Кельтская волчица - страница 16
— Что ж, дай Бог, чтобы так, молиться надобно, — наставительно заметила монахиня, — а Бог милостив, все услышит.
— Так молюсь, только и молюсь непрестанно, — отвечала Елена Михайловна. За широким окном, задернутым прозрачными, шитыми золотыми тюльпанами занавесями, промелькнула большая тень.
— Что там? — спросила, не отрываясь, княгиня. — Никак дождь собрался? — добавила озабоченно, отряхивая муку с рук. — Вот уж некстати — то. Замочит наших-то на охоте. Как бы не остудилась-то Лизонька. И зачем только отправилась с ними. Лишь бы только за уроками с мадам Жюльетой не сидеть. Все ветер в голове…
— Я сейчас посмотрю, — отложив книгу, матушка Сергия вышла из поварни. Пройдя нижними покоями, она пересекла парадные и входные сени, и толкнув дверь, вышла на крыльцо. Небо сияло размытой осенней голубизной — о дожде не замечалось и намека. Светлый березовый лес, начинаясь от самой усадьбы, спускался в ложбину и переходил в почти сплошь еловый, предваряемый обильным кустарником. Вокруг царила такая тишина, что было слышно, как хлюпает мокрая листва под колесами крестьянской телеги, двигающейся на дороге по самой окраине леса.
Внезапно над головой монахини захлопали крылья. Инстинктивно приподняв плечи и отведя голову, Сергия обернулась — огромный ворон пролетел над парадным фронтоном здания и… Постепенно уменьшаясь в размерах, он опустился к окнам второго этажа бокового флигеля. При том, когда сел он на распахнутую ставню, то уж величиной своей напоминал не более, чем воробья. Стукнул клювом в ставню. Закрытое бархатной занавесью, окно открылось, показалась рука, затянутая по запястью широким манжетом из черного кружева — в бликах солнца сверкнул на тонких пальцах кроваво-красным огнем рубин в золотом перстне. Ворон сразу сел на руку — и исчез внутри комнаты. Окно захлопнулось.
Матушка Сергия еще некоторое время смотрела с крыльца вверх — она знала, что покои второго этажа во флигеле принадлежат мадам де Бодрикур, да и черное кружево одеяния, как и рубиновый перстень хозяйки ворона также не оставляли монахине никаких сомнений.
Раздумывая, она снова перевела взор на березовый лес — он струился по пригоркам будто золотая речка: блестящие желтые листики перемигивались на солнце рябью. Воздух стоял столь прозрачный, что и издалека можно было рассмотреть, сколь тесно переплетают между собой ветви деревья — что лесные люди, водившие ночью хоровод и застигнутые врасплох петушином криком. Не успели развести рук, да так и задервенели, враждебные всему, что живет на свету, на солнышке. Странно, но сколь не смотрела прежде матушка Сергия на лес с крыльца, но подобные сравнения не посещали ее.
Впрочем, по всему выходило, что враждебные солнышку существа обитали не только в лесу — они поселились в самом доме князей Прозоровских и видимо, подготавливались тайно к тому, чтобы обнаружить себя грозно и неотвратимо. Теперь уж все в усадьбе казалось пронизанным каким-то новым, непонятным ощущением пока еще одностороннего сообщения с нереальным, невидимым для обычного глаза миром, эфемерным, но смертельно опасным. И потому стоило готовиться к самому невероятному повороту событий.

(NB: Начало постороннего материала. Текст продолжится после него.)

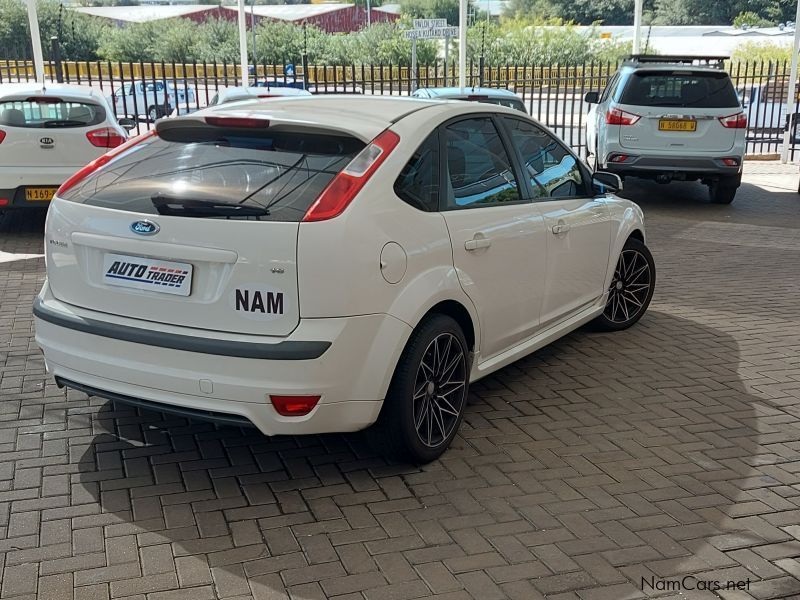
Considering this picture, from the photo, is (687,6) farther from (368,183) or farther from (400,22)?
(368,183)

То ли от подобного размышления своего, то ли по причине давней опытности, но матушка Сергия вовсе не удивилась, увидев с крыльца скачущую от леса и быстро приближающуюся кавалькаду всадников, предшествуемых многими собаками — князь Федор Иванович возвращался с охоты. Возвращался намного скорее предполагаемого, и это само по себе подсказывало с предостережением — что-то случилось.
Едва только топот копыт и лай собак разнесся по главной аллее княжеского парка, ведущей к крыльцу, княгиня Елена Михайловна в изумлении выбежала из дома, вытирая на ходу руки вышитым полотенцем:
— Что ж такое вышло? Отчего так рано воротились? — спрашивала она у Сергии, но та не отвечала, ожидая, что вот-вот все откроется само собой: — Лизонька? Никак Лизонька все ж замерзла очень? — все слышался рядом с ней голос Елены Михайловны, — так могла бы вернуться сама. Отчего же все? А Арсюша? Я Арсюши-то не вижу…
— Матушка, давно ль Арсений наш воротился? — спросил Федор Иванович, едва удерживая перед крыльцом взмыленного коня. Сам он тоже был мокр от пота и очень взволнован.